- Exercise:
According to the forum post on cutting out dairy and gluten, what does dairy usually cause?

- Page text:
========================
You definitely can have a withdrawal from dairy and gluten, because if your body isn't processing them correctly you get a kind-of opium effect from the incomplete proteins. For me, that withdrawal was more emotional/behavioral than physical though. Honestly, dairy usually _causes_ congestion, so it's a little surprising that it would start when you cut out dairy.

I'm curious- did you replace your dairy with something else? Like soy?? Many people that have issues with dairy also have issues with soy.... which makes it hard, because that's what a lot of people use to replace dairy.

(Also, you might want to ask in the Allergy forum too!)

I think it's fantastic (and amazing!!) that you have a doctor knowledgeable about food allergies/intolerances though.


----------



## mommaklo (Jul 15, 2010)
========================
- Records supplied:
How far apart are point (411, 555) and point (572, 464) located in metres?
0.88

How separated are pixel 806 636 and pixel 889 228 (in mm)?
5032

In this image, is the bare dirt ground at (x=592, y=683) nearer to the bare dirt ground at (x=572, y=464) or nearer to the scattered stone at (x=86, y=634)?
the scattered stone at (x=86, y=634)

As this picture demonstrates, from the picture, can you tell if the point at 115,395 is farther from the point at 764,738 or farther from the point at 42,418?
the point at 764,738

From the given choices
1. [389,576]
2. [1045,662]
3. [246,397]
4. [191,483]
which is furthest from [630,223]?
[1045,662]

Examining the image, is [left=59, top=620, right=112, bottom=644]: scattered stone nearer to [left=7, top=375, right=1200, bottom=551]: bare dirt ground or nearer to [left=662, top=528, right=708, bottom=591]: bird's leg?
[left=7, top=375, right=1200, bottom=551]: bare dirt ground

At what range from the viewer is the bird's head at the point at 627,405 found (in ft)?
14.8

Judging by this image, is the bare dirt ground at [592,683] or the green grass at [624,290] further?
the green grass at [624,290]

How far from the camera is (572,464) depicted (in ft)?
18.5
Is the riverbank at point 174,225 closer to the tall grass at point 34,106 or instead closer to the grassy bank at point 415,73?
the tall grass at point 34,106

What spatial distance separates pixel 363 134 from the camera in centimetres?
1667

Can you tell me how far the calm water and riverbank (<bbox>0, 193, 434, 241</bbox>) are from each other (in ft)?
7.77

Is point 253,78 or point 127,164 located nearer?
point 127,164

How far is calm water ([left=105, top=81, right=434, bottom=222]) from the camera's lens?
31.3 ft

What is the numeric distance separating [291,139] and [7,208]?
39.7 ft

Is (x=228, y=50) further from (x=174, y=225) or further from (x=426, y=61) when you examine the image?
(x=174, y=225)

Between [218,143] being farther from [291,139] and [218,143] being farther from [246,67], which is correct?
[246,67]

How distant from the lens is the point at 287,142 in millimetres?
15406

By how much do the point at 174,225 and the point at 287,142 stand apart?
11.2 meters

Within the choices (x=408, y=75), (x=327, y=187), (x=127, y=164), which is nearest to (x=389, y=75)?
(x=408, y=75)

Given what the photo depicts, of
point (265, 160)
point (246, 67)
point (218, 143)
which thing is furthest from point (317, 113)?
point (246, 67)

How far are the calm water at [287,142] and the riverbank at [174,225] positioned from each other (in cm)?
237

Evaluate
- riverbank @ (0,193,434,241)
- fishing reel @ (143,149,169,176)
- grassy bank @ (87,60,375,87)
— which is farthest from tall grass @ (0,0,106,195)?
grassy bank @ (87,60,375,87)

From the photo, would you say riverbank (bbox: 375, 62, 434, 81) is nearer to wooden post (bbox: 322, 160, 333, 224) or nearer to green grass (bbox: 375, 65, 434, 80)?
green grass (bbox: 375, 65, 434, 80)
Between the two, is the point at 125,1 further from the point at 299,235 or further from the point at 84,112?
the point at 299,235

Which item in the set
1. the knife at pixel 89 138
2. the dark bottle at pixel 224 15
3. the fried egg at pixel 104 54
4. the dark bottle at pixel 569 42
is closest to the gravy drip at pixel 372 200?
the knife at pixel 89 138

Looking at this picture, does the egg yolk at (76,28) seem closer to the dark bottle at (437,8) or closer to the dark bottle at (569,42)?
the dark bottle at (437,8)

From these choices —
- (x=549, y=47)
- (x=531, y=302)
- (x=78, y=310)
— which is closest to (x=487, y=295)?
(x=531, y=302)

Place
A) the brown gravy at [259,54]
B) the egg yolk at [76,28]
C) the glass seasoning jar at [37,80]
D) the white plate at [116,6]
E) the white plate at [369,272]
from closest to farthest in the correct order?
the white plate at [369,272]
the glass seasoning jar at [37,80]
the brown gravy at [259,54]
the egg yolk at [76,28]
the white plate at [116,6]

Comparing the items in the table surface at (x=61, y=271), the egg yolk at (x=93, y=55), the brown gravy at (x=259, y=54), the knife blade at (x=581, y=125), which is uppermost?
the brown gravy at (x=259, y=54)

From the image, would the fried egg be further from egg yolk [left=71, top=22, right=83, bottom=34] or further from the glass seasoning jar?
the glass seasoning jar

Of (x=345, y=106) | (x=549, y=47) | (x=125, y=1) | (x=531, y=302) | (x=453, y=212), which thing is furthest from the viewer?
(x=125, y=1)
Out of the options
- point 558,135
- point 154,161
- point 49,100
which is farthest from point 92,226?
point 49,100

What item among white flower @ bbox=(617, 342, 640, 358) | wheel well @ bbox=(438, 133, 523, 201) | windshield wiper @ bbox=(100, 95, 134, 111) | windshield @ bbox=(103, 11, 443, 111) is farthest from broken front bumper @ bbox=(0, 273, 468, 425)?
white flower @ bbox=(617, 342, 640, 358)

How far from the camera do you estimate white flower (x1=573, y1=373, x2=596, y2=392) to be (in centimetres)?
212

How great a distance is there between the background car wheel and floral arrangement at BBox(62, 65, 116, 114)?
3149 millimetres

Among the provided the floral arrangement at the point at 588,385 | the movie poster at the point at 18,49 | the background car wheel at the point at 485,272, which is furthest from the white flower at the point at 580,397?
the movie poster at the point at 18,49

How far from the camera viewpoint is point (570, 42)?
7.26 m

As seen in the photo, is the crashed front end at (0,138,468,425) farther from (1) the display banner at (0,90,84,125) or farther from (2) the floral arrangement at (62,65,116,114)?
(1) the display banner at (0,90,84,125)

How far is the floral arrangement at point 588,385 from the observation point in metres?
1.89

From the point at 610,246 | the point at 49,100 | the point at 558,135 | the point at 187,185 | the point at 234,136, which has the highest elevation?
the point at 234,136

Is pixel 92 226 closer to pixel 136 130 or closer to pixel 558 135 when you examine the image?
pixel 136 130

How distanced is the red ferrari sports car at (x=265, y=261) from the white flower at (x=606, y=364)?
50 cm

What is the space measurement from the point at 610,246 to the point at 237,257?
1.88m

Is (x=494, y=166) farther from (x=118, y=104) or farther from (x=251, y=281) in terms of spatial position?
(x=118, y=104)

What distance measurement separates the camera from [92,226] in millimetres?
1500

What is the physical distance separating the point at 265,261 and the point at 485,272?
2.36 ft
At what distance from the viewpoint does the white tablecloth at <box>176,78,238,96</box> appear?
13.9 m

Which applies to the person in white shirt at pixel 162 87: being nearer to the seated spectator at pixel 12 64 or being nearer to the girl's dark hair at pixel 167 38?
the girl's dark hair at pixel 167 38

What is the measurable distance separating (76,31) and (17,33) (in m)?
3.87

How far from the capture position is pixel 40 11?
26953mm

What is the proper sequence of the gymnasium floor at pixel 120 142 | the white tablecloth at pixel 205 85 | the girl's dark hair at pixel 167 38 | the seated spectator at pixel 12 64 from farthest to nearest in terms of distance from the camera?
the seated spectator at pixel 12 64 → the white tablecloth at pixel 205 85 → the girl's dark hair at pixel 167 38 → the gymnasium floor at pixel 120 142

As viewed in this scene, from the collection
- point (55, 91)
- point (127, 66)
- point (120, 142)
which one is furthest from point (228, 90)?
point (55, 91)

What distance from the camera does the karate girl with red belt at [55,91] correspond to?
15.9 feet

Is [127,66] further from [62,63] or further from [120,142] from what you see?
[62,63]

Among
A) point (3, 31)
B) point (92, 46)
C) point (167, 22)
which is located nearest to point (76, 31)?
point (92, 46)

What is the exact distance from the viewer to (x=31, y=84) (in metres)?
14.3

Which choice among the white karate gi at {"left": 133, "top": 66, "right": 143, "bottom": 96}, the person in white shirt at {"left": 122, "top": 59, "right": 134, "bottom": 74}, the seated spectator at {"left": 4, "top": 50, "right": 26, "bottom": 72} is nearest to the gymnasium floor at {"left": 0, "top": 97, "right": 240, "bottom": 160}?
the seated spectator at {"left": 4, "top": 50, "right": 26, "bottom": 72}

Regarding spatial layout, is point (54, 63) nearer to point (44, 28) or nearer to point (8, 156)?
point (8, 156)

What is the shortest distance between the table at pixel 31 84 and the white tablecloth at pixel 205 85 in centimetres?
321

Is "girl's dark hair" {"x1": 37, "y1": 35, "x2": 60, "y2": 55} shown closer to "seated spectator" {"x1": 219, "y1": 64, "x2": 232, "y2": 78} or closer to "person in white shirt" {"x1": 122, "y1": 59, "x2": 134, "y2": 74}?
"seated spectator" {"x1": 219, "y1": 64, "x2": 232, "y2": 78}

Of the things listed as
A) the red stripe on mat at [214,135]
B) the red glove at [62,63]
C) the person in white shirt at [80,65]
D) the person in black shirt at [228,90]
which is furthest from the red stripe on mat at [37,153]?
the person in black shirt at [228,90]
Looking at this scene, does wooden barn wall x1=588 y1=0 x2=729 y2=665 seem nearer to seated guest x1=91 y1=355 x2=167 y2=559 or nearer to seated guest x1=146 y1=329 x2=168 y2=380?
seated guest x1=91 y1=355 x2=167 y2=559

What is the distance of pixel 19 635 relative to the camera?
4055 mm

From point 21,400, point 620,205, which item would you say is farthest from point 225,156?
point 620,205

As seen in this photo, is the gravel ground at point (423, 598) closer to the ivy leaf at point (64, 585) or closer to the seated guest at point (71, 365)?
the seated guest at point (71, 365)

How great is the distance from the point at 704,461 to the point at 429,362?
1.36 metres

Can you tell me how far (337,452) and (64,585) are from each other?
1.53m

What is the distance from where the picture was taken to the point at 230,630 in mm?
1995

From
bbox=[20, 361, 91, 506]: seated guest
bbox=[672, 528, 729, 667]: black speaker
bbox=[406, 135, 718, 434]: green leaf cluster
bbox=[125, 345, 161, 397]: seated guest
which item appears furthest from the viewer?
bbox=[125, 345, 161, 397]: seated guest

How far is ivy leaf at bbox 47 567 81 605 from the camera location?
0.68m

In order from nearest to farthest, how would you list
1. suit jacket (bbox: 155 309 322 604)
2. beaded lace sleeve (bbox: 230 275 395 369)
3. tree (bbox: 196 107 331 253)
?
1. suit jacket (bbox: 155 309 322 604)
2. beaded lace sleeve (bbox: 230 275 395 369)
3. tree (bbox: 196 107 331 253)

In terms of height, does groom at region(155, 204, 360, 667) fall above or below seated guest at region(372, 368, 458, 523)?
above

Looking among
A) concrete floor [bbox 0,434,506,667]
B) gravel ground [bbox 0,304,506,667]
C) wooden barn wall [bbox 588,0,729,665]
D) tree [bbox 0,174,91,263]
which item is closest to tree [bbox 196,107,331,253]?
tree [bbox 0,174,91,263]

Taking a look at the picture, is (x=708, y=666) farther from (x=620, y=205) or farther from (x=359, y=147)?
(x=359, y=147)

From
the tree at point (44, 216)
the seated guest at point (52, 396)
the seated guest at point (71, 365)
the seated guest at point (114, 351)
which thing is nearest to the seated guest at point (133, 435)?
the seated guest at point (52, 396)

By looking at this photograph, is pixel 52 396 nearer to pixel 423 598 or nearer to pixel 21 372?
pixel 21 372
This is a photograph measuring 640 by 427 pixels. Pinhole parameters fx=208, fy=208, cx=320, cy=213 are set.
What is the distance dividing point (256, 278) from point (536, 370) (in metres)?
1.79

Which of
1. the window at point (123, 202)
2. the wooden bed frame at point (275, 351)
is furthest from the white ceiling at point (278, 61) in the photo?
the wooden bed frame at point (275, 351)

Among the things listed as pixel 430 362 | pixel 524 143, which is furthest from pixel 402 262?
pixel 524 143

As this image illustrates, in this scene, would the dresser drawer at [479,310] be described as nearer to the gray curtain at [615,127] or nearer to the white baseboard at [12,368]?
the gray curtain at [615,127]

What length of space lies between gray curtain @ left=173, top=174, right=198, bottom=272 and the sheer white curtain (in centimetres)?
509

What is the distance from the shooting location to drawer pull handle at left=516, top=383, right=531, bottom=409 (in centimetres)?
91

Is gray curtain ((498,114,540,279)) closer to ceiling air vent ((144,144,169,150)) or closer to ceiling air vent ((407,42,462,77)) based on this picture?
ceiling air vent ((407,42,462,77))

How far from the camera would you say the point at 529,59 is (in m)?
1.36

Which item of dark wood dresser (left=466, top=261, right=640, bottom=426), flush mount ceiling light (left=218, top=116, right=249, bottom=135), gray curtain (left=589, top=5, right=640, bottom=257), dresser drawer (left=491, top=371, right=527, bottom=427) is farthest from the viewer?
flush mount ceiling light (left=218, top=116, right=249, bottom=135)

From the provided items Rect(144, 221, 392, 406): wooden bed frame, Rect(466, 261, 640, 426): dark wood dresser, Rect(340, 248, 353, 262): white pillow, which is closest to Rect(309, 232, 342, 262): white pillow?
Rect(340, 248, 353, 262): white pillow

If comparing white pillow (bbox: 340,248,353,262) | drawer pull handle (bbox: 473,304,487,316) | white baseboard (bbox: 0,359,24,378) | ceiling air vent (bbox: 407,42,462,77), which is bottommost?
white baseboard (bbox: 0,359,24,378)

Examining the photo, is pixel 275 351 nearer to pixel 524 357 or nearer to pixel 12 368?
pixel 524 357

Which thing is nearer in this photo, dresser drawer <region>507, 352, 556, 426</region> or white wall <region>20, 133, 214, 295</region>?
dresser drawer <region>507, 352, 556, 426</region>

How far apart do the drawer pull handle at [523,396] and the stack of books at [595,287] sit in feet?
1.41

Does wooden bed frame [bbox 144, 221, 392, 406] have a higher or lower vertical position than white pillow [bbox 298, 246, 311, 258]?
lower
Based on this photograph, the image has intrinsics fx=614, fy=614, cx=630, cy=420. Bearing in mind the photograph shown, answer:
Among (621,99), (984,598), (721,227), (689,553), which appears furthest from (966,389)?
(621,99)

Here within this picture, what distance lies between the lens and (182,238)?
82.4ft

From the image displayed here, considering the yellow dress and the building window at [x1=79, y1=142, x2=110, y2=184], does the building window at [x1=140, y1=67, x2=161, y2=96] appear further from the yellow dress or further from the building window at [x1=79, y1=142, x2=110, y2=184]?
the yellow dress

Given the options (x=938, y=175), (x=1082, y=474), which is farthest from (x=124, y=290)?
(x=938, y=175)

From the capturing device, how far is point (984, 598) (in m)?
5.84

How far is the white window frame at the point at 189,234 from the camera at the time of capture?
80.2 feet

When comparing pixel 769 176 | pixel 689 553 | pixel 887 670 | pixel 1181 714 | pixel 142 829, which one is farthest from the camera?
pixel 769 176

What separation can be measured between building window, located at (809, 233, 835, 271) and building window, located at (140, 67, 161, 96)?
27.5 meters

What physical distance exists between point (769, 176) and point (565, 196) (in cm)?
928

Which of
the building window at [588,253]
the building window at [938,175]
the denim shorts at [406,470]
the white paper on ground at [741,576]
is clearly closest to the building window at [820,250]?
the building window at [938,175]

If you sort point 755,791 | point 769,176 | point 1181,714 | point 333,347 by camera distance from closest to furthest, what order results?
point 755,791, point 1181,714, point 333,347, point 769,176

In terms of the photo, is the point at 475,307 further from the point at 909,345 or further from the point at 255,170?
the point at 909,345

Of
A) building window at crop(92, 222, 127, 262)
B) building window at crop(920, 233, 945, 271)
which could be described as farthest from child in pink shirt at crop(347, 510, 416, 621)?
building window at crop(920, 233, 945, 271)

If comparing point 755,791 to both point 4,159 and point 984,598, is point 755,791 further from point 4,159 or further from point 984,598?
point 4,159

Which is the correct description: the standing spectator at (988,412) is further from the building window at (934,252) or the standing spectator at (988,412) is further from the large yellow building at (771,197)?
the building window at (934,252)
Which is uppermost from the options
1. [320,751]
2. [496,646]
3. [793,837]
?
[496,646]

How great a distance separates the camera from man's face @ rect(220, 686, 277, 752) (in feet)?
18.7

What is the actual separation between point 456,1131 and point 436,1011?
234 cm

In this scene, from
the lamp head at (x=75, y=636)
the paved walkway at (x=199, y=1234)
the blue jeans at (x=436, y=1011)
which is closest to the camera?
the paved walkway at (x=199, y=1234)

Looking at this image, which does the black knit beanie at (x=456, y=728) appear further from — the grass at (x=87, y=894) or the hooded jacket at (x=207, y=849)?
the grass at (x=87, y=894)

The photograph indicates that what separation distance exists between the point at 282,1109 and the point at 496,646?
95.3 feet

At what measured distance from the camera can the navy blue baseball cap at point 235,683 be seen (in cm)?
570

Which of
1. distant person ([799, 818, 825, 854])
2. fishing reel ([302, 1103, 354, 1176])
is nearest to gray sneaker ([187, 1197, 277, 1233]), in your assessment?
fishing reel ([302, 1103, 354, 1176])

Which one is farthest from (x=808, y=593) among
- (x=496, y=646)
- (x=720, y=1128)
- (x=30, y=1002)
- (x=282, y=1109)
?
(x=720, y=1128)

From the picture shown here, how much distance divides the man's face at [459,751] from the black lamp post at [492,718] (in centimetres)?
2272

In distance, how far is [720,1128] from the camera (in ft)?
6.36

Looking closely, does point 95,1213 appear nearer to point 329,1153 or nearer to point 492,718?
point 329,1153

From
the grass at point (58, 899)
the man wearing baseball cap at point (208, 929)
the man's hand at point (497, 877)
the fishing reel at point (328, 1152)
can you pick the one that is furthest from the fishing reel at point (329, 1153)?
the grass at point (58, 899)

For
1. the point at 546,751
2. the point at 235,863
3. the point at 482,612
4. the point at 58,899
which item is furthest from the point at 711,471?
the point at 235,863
========================
- Written answer:
Dairy usually causes congestion.